For most sixth-graders — separated from the events by seven decades, religion, and daily experience — the Holocaust would be hard to fathom. But for more than 60 students at New Brunswick Middle School, the Holocaust is something more than an abstract history lesson.
The students, largely African-American and Latino, wrote two original Holocaust-themed plays, All Those That Suffered are Never Forgotten and Hope is What they Wished For, after reading about the lives of Jewish children during the Nazi terror.
Under the direction of the staff of New Brunswick’s George Street Playhouse and through a grant from the Bank of America Foundation, the two language arts classes of Sally Johnson and Lixangel Daniel performed the plays at the school March 15.
GSP education director Jim Jack told the students, “Your voice has tremendous power to change the world.”
That same message was reflected in the black T-shirts the students wore, which were designed by GSP graphic designer Mark Kiernan based on ideas they submitted. “We cannot change the past, but we can change the future” was the inscription on the shirts.
Katherine McLeod, a teaching artist at GSP who worked with the students, said they had to overcome their disbelief that the events surrounding the Holocaust could be true.
In preparation, the youngsters read the historical novel Number the Stars by Lois Lowry — about a Danish family who shields a Jewish girl — and each was assigned an actual child victim to research as part of the project, said Johnson.
She said students collaborated on the plays, which touch on Jewish life before World War II, the Nazi occupation, relocation to ghettos, deportations to concentration camps, and resistance. At points, actual war-era footage played silently on a screen in the background.
A Holocaust survivor, Fay Malkin of West Orange, had come to speak to them about her own experiences. Malkin, who attended the performance, said she was confident after seeing the play they understood her message.
The plays ended with the singing of a piece from Brundibár, an opera written by Czech Jew Hans Krása and performed in 1944 at Terezin, the Nazis’ “show” camp. As they sang in English, footage of Terezin’s Jewish children’s choir was shown, ending with a notation that most of the young performers were gassed two weeks later.
Dr. Paul Winkler, executive director of the New Jersey Commission on Holocaust Education, said, after witnessing the performance, that he was “filled with such emotion and hope.”
James Livingston, the father of one of the young actors, said he had learned in school about what happened to adults in the Holocaust, but that “today gave me a great appreciation of what the children went through.”

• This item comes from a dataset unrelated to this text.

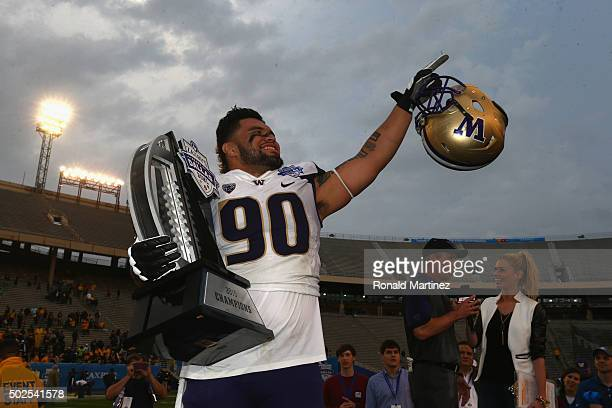 Taniela Tupou of the Washington Huskies holds up the trophy after defeating the Southern Miss Golden Eagles during the Zaxby's Heart of Dallas Bowl...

At a “cast party” after the performance, student Dennis Reyes told NJJN he had had trouble processing the Holocaust.
“I didn’t understand why Hitler tried to capture the Jews,” he said. “The Jews didn’t do anything wrong or hurt anybody. Nobody wants to go through what those children went through.”
Dennis said he learned from his studies that “you should use your voice” against those who try to “bring people down.”
Student Luis Garcia was also left wondering why the world allowed Nazism to spread.
“Why did they have to do that to people?” he asked. “People should be respected and have rights and Jewish people should have had freedom.”